In order to capture the classic Moulton Barn image, you need to get up when it’s pitch black, drive into the park, make the 1.5 mile walk from the parking area to the barn (the road’s closed to traffic in winter) and keep your fingers crossed for a perfect sunrise. And one day, when the light’s just right, you replicate the image that appears on every glossy, coffee table book of the Tetons.
Alternatively, you might opt to arrive at about 11 in the morning, use the barn’s location as an excuse as good as any other to stretch the legs, enjoy the walk through this winter wonderland for its own sake, grab a few photos even though the sun’s a bit hit and miss, then buy the book.
From here we continue north on Highway 89 and allow the beauty of the place to engulf us. We stop to take in the views at Teton Point Turnout and Snake River Overlook, the latter made famous in Ansel Adams’ brilliant 1942 photograph ‘The Tetons and the Snake River’.
We watch a sluggish, semi-frozen Lava Creek pass under the bridge close to Moran Junction. And we take the short diversion to look out over the unbroken expanse of ice at Jackson Lake Dam, a bitterly cold wind making this a fleeting pleasure.

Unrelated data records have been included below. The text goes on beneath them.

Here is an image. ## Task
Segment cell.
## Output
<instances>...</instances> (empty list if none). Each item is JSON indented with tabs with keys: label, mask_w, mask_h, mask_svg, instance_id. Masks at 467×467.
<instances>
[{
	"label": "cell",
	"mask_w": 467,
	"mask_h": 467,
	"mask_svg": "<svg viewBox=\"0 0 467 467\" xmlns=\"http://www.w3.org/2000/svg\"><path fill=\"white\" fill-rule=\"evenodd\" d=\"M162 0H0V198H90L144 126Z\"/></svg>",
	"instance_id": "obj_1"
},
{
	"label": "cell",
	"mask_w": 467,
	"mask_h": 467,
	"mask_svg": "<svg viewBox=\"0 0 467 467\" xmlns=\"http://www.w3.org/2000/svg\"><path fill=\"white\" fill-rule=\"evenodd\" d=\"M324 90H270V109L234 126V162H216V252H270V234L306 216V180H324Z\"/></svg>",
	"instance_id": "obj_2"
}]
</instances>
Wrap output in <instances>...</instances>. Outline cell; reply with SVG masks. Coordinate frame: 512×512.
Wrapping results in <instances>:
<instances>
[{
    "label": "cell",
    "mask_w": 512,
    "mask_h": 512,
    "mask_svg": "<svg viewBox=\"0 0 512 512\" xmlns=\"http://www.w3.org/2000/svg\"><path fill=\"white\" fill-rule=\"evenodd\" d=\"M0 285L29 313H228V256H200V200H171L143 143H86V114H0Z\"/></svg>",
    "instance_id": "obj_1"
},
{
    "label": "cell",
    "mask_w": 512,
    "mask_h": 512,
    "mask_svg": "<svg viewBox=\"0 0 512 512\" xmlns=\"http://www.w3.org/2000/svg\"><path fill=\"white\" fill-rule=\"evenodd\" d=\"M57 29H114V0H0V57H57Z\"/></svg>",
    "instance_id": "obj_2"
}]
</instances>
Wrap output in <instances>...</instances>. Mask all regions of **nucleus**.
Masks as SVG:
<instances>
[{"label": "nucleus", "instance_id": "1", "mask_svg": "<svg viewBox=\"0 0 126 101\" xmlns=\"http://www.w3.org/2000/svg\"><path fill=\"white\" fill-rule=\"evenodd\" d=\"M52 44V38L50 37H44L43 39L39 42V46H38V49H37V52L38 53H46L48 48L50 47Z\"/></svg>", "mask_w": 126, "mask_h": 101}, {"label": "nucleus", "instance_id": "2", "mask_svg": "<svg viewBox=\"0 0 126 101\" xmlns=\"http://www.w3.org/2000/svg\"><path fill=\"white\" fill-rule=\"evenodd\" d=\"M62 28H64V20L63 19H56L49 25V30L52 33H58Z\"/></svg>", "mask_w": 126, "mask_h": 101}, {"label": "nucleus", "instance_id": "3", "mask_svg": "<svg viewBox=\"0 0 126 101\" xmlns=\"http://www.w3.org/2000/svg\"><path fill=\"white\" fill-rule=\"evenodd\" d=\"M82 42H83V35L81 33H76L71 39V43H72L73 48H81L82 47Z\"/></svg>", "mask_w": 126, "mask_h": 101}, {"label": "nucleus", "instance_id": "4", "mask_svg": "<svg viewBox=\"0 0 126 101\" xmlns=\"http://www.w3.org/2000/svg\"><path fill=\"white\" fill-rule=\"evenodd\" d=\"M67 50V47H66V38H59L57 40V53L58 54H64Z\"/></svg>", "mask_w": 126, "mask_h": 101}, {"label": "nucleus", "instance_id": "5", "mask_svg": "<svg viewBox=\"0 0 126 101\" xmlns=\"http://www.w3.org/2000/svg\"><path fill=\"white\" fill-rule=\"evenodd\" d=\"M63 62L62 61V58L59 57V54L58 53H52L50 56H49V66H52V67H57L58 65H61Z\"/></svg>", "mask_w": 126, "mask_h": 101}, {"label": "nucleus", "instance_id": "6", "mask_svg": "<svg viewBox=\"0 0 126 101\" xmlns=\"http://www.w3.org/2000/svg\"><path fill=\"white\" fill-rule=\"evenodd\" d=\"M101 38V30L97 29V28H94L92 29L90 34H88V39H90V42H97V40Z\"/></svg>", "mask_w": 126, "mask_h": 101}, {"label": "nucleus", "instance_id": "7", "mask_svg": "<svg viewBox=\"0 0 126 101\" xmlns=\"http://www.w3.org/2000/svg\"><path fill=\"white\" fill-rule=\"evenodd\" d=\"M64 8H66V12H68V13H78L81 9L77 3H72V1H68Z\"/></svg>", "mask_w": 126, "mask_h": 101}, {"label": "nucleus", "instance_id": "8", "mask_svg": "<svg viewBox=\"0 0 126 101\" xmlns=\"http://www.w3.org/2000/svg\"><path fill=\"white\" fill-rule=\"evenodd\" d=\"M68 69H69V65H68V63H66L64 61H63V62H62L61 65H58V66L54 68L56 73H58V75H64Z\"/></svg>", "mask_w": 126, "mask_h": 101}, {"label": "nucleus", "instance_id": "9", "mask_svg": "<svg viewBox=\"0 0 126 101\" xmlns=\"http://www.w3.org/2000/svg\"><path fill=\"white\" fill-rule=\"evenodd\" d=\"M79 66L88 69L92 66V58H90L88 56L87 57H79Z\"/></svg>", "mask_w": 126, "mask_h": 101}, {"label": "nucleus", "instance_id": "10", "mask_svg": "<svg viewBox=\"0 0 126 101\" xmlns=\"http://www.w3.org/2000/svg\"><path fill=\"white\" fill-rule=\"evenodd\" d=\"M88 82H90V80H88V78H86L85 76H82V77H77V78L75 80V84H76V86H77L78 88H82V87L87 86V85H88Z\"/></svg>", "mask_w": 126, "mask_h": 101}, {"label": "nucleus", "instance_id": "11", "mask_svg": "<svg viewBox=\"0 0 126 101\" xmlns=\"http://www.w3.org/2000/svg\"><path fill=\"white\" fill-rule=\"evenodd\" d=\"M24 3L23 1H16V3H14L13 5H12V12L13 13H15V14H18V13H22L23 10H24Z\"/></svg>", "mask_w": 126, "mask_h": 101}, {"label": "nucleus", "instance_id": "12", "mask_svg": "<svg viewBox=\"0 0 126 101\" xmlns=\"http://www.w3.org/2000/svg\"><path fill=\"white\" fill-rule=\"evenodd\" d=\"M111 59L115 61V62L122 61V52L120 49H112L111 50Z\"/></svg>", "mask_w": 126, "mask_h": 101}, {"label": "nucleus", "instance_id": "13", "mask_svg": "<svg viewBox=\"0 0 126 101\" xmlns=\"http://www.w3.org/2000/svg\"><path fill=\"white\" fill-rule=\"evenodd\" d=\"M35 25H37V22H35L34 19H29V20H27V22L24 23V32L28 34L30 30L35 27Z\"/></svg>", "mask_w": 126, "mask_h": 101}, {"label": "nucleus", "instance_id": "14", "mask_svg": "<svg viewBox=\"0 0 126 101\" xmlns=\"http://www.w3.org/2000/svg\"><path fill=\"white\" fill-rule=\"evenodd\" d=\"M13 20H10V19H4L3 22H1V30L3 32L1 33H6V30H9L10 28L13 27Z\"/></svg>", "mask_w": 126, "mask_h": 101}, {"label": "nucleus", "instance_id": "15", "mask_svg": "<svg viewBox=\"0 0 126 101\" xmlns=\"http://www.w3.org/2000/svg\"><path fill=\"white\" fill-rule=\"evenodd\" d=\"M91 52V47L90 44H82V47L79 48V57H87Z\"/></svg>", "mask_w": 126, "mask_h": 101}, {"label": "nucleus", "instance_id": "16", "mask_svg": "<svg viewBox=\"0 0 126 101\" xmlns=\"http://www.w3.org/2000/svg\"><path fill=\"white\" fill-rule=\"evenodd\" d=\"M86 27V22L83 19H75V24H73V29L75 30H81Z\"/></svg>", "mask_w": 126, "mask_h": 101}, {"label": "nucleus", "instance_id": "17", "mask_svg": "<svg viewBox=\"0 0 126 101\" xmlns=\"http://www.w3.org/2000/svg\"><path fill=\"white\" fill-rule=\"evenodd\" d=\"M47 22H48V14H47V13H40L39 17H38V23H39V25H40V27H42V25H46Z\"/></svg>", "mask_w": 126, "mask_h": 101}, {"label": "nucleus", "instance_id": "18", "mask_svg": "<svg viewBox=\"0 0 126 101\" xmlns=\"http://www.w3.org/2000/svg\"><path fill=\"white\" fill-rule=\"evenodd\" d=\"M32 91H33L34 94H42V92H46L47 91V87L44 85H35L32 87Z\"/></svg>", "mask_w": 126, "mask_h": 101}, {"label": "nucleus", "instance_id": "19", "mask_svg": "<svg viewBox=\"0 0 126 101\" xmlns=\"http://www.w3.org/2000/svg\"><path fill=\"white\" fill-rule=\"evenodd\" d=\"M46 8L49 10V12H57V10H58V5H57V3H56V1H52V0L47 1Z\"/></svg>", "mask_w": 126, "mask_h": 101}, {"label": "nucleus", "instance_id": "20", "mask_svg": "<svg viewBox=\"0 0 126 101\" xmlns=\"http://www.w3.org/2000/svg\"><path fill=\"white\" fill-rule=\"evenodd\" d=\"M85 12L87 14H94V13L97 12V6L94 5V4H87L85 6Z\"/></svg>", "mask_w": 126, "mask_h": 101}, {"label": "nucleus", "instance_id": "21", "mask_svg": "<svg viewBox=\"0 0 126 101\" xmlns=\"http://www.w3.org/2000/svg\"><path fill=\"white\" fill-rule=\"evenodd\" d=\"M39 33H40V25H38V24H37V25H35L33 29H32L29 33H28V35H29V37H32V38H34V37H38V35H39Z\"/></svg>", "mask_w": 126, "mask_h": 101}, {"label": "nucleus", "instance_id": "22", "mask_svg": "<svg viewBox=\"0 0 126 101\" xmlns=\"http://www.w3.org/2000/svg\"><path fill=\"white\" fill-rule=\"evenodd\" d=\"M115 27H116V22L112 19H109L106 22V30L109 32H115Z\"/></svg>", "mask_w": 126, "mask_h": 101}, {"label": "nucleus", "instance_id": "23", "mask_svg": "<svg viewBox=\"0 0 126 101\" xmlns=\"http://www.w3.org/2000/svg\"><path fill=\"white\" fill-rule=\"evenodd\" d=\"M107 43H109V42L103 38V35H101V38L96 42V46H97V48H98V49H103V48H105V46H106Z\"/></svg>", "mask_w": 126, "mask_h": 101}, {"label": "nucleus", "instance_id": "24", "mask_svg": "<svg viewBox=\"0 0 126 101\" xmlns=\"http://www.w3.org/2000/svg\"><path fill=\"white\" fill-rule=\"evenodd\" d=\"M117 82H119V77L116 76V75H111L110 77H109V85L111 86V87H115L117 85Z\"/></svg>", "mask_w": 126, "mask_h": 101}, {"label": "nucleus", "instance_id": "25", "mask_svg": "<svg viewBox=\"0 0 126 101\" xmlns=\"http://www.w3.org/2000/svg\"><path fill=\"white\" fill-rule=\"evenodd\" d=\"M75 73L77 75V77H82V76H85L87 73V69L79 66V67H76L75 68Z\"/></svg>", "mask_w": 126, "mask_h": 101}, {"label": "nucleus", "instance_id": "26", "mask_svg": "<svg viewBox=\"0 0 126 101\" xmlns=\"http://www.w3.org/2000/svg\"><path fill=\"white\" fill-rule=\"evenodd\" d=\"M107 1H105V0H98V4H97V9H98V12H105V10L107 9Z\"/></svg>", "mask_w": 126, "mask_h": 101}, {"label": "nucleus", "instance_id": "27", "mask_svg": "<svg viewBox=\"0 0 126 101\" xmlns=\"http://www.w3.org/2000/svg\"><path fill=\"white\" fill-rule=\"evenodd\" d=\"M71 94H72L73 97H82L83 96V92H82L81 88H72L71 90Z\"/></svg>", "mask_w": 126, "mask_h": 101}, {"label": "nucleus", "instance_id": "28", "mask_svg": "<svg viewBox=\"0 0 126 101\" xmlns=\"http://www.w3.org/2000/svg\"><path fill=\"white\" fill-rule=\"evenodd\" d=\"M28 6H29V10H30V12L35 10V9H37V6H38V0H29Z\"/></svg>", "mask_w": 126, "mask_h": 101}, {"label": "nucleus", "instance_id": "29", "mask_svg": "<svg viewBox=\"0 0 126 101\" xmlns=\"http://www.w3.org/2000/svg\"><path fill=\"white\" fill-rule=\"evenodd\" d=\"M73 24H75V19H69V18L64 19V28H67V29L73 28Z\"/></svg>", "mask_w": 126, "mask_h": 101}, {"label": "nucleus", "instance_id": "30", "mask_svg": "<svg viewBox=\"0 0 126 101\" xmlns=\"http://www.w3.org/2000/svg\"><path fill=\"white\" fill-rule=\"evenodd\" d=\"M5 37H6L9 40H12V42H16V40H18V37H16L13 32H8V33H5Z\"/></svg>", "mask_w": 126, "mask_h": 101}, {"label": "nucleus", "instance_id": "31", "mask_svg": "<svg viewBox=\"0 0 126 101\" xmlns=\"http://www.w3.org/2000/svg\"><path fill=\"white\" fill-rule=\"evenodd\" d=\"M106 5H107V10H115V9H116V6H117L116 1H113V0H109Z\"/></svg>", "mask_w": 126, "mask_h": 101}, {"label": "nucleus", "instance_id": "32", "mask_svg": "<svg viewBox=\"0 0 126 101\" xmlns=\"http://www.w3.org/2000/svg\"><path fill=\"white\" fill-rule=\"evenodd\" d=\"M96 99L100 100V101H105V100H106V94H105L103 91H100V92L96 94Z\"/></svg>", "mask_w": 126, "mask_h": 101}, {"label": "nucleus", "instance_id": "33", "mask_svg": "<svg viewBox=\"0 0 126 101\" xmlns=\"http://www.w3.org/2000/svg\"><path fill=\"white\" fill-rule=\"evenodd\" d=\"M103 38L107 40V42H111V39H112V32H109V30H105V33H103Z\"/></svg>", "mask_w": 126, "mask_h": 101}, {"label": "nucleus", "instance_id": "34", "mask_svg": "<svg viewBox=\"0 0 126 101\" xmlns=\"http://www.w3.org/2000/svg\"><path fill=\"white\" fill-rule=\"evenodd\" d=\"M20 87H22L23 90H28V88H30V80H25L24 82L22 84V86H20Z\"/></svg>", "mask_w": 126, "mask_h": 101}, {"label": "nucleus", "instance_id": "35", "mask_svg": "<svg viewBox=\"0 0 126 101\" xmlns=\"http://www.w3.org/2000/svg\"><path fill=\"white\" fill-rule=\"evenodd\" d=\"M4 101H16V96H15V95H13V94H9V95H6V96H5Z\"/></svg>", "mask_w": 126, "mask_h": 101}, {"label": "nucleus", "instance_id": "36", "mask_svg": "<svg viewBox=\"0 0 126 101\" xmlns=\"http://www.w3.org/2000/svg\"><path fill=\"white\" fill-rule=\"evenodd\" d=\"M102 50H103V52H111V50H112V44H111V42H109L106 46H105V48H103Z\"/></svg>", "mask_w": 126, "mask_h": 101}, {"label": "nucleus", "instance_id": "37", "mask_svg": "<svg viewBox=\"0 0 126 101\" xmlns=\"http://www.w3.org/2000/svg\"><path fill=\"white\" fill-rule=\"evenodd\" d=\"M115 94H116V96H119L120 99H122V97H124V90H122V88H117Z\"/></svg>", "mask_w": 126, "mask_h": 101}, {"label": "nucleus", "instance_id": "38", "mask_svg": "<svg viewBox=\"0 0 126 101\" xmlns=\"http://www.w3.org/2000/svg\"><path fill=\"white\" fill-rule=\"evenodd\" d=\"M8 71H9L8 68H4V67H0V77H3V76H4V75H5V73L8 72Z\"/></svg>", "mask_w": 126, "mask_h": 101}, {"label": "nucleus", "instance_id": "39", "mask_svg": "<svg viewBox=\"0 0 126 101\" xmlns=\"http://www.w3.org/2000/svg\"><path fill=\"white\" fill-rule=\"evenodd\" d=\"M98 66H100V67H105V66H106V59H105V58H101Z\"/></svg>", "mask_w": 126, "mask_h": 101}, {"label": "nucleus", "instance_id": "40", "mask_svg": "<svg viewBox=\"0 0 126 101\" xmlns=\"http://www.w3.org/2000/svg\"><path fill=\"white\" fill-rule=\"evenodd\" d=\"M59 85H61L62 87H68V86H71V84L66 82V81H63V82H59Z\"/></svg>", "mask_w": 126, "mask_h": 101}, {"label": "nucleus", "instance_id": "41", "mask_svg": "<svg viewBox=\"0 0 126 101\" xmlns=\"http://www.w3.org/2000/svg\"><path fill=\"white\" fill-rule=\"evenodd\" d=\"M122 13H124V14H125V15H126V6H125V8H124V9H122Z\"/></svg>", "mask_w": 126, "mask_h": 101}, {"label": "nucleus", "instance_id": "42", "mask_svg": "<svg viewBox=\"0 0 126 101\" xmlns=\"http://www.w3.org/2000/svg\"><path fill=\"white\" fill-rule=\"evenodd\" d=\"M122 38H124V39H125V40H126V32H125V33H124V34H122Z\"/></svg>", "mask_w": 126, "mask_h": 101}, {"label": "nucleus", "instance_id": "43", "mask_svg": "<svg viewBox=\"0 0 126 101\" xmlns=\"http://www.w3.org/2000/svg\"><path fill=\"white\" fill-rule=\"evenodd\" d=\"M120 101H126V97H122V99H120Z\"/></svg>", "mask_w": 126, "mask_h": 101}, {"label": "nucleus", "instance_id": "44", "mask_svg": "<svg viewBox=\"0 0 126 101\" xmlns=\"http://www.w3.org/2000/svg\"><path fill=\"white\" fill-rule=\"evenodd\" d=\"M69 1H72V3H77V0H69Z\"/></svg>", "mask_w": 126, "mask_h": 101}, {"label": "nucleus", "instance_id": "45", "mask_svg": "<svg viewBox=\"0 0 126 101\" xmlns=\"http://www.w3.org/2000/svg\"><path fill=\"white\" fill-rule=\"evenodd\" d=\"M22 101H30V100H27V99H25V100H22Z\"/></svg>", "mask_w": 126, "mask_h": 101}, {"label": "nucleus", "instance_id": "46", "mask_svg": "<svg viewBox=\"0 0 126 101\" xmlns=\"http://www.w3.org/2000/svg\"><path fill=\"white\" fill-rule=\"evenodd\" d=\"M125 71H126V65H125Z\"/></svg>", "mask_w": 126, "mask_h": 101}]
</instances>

Other visitors are few and far between. Two photographers at Moulton Barn grunt a grudging acknowledgement of our presence, sneak a surreptitious glance at my gear, and then revert to fiddling with their f-settings. What is it about photography that attracts people so completely lacking in social skills?
We meet three women following a cross-country ski trail near Colter Bay. They show us their pepper sprays, offer to share their cookies and tell us about their visits to Yorkshire, England. A woman approaches me at one turnout and asks what I’m looking at through my binoculars. I tell her I think it’s a family of elk in the river far below and she walks away, singularly unimpressed. (She’d have been even less impressed if she’d bothered to take a look; it turned out to be a group of rocks.) And at another turnout, a shiny black SUV with tinted windows pulls over and a smartly dressed woman attempts to press upon us various materials extolling the wonder of a forgiving Jesus.
Other than that, we have the place to ourselves, and it’s magical. As is our accommodation for the night: a warm, fully furnished log cabin overlooking the Snake River at Dornans, Moose.
The Dornans homesteaded these parts almost a century ago and the family business – cabins, grocery, restaurants, and sports/adventure outfitters – has grown to become a park landmark. We buy food and wine (oh yes, there’s a world-class wine shop too), pick up the keys and settle in. There’s no TV, no telephone, not even the distraction of Wi-Fi; just a deep blanket of pure white snow, magnificent views of the peaks, the muffled sound of the river, and the warm glow of an unforgettable day.